== Stated problem ==
Set down the stretch from the line containing "What is the distance" through the end of the items, word for word.

(Items excerpted from a collection)

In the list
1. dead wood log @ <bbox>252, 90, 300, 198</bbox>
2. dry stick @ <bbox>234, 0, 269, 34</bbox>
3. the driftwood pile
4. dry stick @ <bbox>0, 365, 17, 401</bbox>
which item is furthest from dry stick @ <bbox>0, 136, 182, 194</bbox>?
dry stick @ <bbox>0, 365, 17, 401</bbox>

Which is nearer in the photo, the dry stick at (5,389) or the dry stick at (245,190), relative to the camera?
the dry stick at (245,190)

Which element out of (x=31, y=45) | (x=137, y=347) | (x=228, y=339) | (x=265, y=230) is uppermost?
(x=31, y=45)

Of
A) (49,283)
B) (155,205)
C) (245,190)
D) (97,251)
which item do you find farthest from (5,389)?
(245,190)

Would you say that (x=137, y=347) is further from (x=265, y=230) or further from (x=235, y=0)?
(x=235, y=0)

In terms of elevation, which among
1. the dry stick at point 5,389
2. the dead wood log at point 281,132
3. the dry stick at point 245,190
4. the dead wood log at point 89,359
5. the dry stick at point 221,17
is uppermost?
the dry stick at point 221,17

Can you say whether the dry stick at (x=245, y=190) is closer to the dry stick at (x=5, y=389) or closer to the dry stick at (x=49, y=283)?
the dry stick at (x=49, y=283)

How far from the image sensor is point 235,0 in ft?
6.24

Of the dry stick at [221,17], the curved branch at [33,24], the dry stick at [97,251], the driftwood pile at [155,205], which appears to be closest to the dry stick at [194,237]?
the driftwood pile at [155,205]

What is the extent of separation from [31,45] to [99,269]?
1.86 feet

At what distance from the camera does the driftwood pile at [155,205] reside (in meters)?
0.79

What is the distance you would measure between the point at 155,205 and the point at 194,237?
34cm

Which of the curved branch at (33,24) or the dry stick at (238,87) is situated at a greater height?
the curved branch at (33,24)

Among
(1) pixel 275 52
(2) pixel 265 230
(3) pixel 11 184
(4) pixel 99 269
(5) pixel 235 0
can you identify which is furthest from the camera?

== Task output ==
What is the distance you would measure between the point at 155,205 and the point at 194,237?
34cm

Which of the curved branch at (33,24) or the dry stick at (238,87) is situated at a greater height?
the curved branch at (33,24)

Among
(1) pixel 275 52
(2) pixel 265 230
(3) pixel 11 184
(4) pixel 99 269
(5) pixel 235 0
can you identify which is furthest from the camera?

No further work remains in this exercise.